The 1916-2016 Plaque, beautifully created by Michael Walsh, Kildorrery and appropriately mounted in position by Bernard Looney was unveiled by:
- Paddy Walsh , Ballygriffin, representing the community of Killavullen / Annakissa
- Ava Howard, youngest Girl in Killavullen school role in June 2016
- Will Fitzgerald, youngest boy in Ballygown school role in June 2016
- Clr. Frank O Flynn, Chairman Cork County Council 1916 Commemoration Committee, and acting mayor of Cork on the day.
At the ceremony:
- Fr, Condon blessed the plaque.
- We had a slow air, beautifully played by local musician Leah McCarthy Cahill.
- Clr. Frank O Flynn read the proclamation with real gusto and stirring.
- The local church choir sand Grace - a song about Grace Gifford, the tragic bride of 1916. The ballad tells the story of the hopeless love between Grace and Joseph Plunkett, one of the leaders of the Easter Rising. Its stunning rendition was very moving and poignant.
- Local Historian Sean Nagle, whose own father Michael was the adjunct in the 2nd Battalion of the IRA in Cork, gave a very though provoking and very interesting speech on where we are now, in relations to the ideals of 1916.
- There was perfectly observed minutes silence before this was interrupted by a volley of shots – 21 to be precise, orchestrated by Noel Keating from Milstreet, dressed in the military uniforms of the rebels of that time.
- The tri-colour was raised by Mr Tom McCarthy, Chairman IUNVA while a Bugler played the last post & reveille.
Afterwards, the crowd dispersed to the community centre where Mary Coakley, Jerome Coakley, and Catherine Thornhill somehow managed to feed the multitudes.
The community hall looked re-splendid under the giant tri-colours; (6 metres long) stitched together by Carmel Nagle, and graciously hung up by volunteers in the GAA club.
In the hall were local historian artefacts, a very interesting rifle of the 1916 period, a detailed review of the population of Killavullen at the time, manned consciously well by Mehaul Magner, local military records compiled by Sean and Carmel Nagle, school records from Wallstown presented by John Hannon and scores of local interest photographs donated by various sources were on display.

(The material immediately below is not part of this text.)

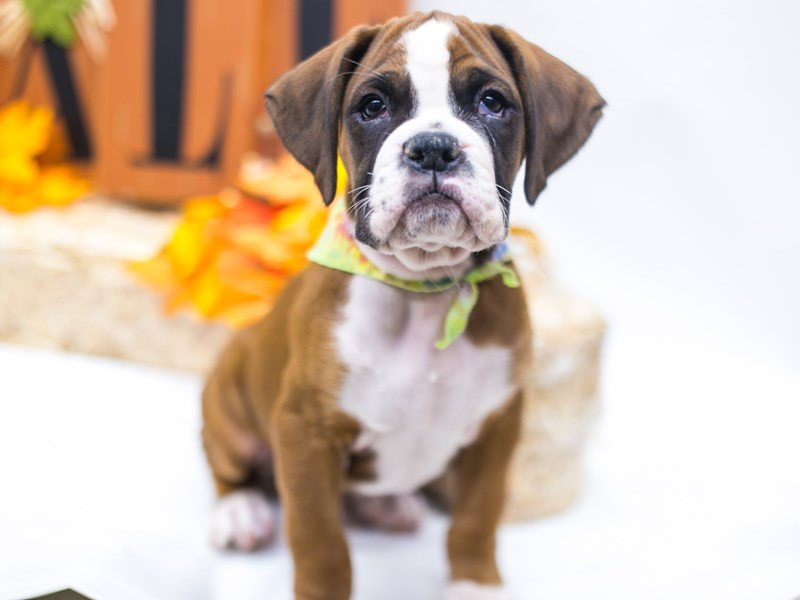 Boxer-Male-Flashy Mahogany-2863322-Petland Wichita, KS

An exhibition of 1916 volunteers, and in particular Maurice Breenan was available and the GAA club are grateful to John Breenan for lending persuasion to family members in Dromina, to allow this impressive display to be put on show in Killavullen. Indeed, a good spattering of Dromina people was observed in Killavullen on the day, conspicuous with their tell-tale banner of same.
Another noteworthy event was the Tom O’Neil exhibition of original Irish military artefacts 1913-1923 that Tom brought to Killavullen.

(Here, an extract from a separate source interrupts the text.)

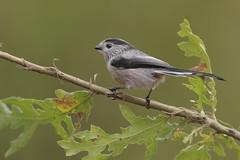 Codibugnolo (mauro.santucci) Tags: codibugnolo aegithaloscaudatus passeriforme uccelli uccello bird avifauna natura birdwatching wildlife wild ngc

This was a fascinating insight into a fascinating period, and the club are grateful to Tom for his generosity in displaying this exhibition.

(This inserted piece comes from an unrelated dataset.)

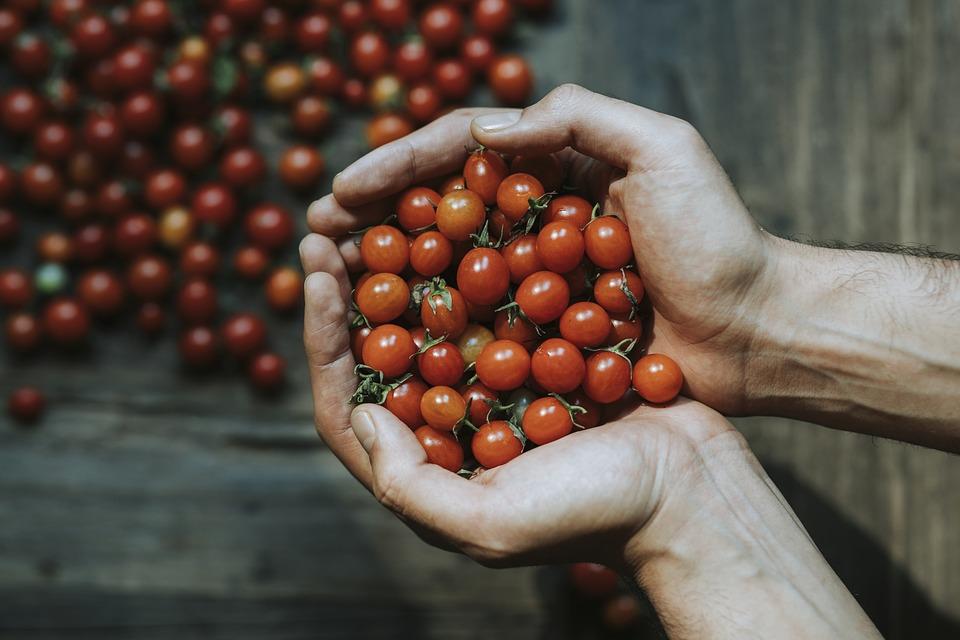 cách trồng cà chua bi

Mna na hÉireann served afternoon tea in the community centre at 4.00 PM, and it was the presentation, presided over by the very capable Claire Cullinane that certainly left a lasting impression. The cakes served were the stable diet of the ruling aristocrats at that time, while the Irish ate meagre rations, and more mundane food.
With Eddie Linehan, Seanachai telling stories of weasels and spiders without legs, and the local Gun club displaying fowl and game, that were eaten at the time, Joe Taylor displaying his sticks and wares, and Timmy Mulchnock and his wife displaying their aware winning bog oak and floral displays, the village was certain an entertaining place to be, on the Sunday.
All of the vintage clothing that was worn by the parishioners was made available by Caitriona Forde, and this local lady contributed enormously to the success of the day. Her next outing is a Dowtown Abbey inspired ICA event, and that, judged by the standards of the Sunday, the 21st will certainly be a spectacle worth seeing.
To each and every one that helped out, in any way, over the week end, the GAA club is indebted. But praise upon praise goes to the community for backing the day.